In March, temperatures suddenly dipped from below zero, where they had been for much of the winter, to the low 60s, warming the surface of the ground. But the land is still frozen inches below the surface, and that frosty layer acts like a seal that forces the water table to turn the road into mud paddies, said Ted Kenyon, a contractor who said he pulled four cars with it. his tractor. out of the mud along Dairy Hill Road in South Royalton.

“I’m 80 and I’ve lived here for 55 years, and I’ve never seen the roads this bad,” Kenyon said on Saturday, adding “all the neighbors appreciate” that he’s available for the free rescue of vehicles. assignments. It also maintains Dairy Hill Road ‘as a service’ with its own fleet of heavy equipment.

Since Wednesday, alerts have been saturating Upper Valley social media groups and community Listservs with the latest bulletins on roads to avoid: three cars stuck on Turnpike Road in South Strafford on Friday; Wrights Mountain Avenue in Bradford ‘destroyed’; West Farms Road in Canaan “like quicksand”; Godfrey Road in Thetford “is getting rather miserable”; White Brook Road in Sharon “the worst I have ever seen”; Beaver Meadow Road from Sharon to Norwich ‘awful at both ends’; opinion against “in fact all Cornish dirt roads”.

At Woodstock, Elijah Lemieux, “in my first season of mud” as public works manager, said he and two other crew members went out Friday night to tackle patches of mud on the roads of the city ​​and Saturday had to close Prosper Road between Route 4 and Highway. 12 through traffic.

“It’s not impassable, but there is a chasm and a lot of riders use Prosper as a shortcut,” Lemieux said.

Mud season, unsurprisingly, is a busy time for towing company operators.

Kyle Blakeman, owner of Blakeman Towing in Tunbridge, said he had received “probably 100 calls” from stranded motorists since Thursday but could only answer about 25 of them.

And he said he often finds himself called out on the same muddy roads: twice to Dairy Hill Road in South Royalton, where Kenyon pulled vehicles out of the mud with his tractor; twice at Johnson Hill Road in South Royalton; and multiple calls on Turnpike Road in Strafford, which he described as “very bad”.

“I’ve been doing this for 14 years, and this is probably one of the worst,” Blakeman said.

But there are roads that even tow truck drivers won’t take.

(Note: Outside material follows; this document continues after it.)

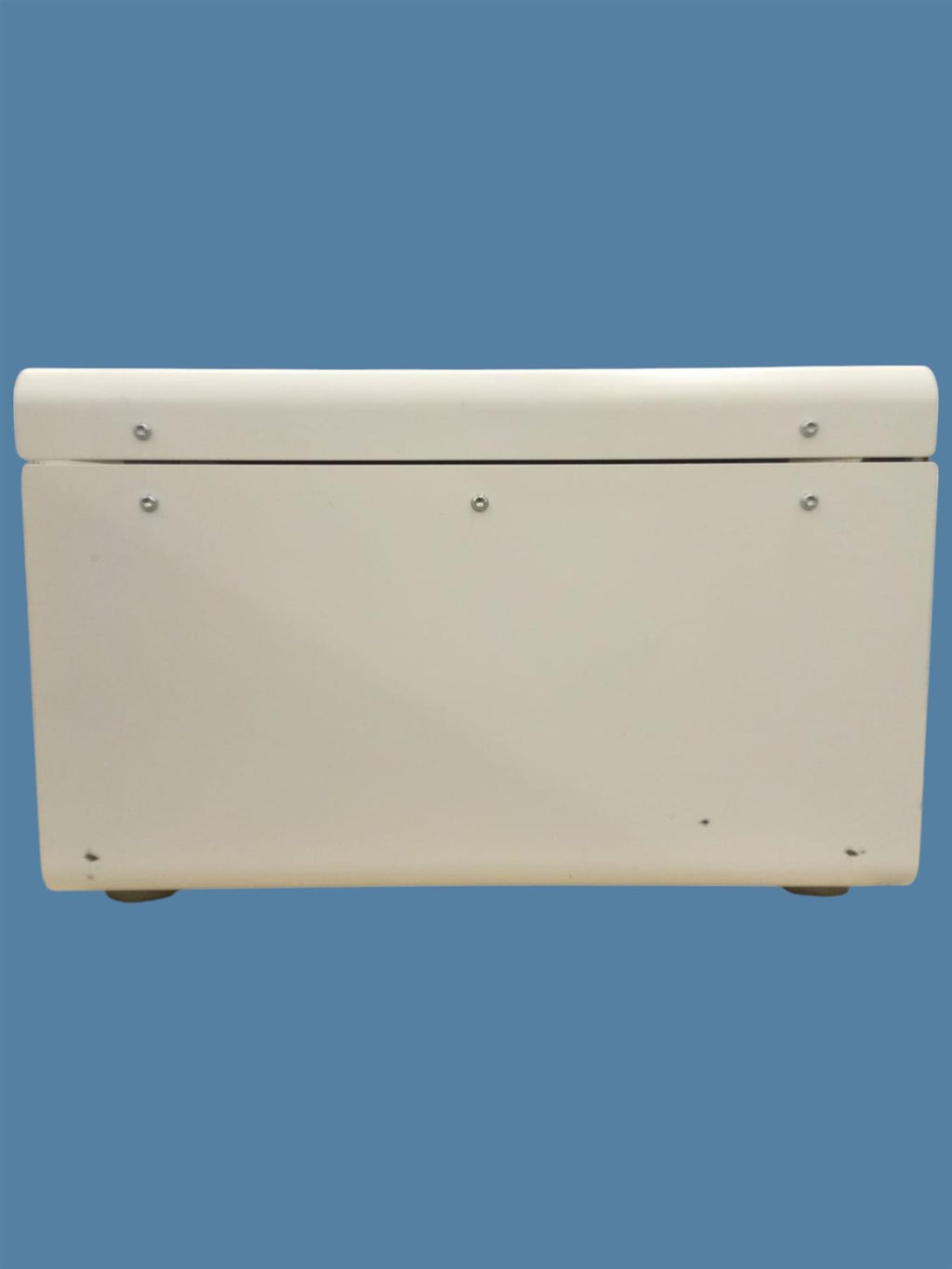 Hettich Arthrex ACP Autologous Conditioned Plasma Centrifuge REF 1206-17 (2016)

“If I get a call from Thresher Hill Road (in Randolph), that’s nothing I want to get involved in,” Blakeman said. “Quite honestly, I beat the shit out of my truck on some of these roads. And at 20,000 pounds, it’s only going to make the road worse.

Sharon Styles, from Thetford, described the mud factor on 5 Corners Road, where she has lived for 17 years, as hitting a ‘nine or 10’ on a scale of one to 10. On Friday morning, as she drove to the working as a cashier at Wing’s Market in East Thetford she was planning to take 5 Corners to Route 113 but an oncoming driver said there was a car stuck in the mud further down the road .

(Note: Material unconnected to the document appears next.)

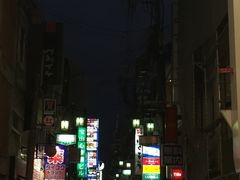 -大国药妆(NEW心斎橋店)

So Styles turned her 2009 Honda CR-V around and planned to take Robinson Hill Road instead, then turned around where she saw Faller’s Nissan stuck and backed up via Quinnipiac Road – the site of the original Faller debacle in the Wednesday night mud.

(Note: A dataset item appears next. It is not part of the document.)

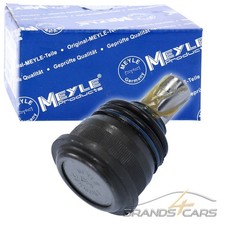 MEYLE TRAGGELENK VORN UNTEN LINKS RECHTS FÜR MERCEDES E-KLASSE W124 S124 SL R129 MEYLE TRAGGELENK VORN UNTEN LINKS RECHTS FÜR MERCEDES E-KLASSE W124 S124 SL R129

“I get on Quinnipiac and it was really deep ruts in there, really wet, and I went to the side and the light flashes and for some reason I remember staying on the gas and I think, ‘ Oh my god, oh my god, I’m going to be the one stuck on Quinnipiac,’ but I made it,” Styles recalled.

She said the ordeal and detour led her to arrive at work 15 minutes late, but in one piece. Still, “my heart was racing,” Styles said.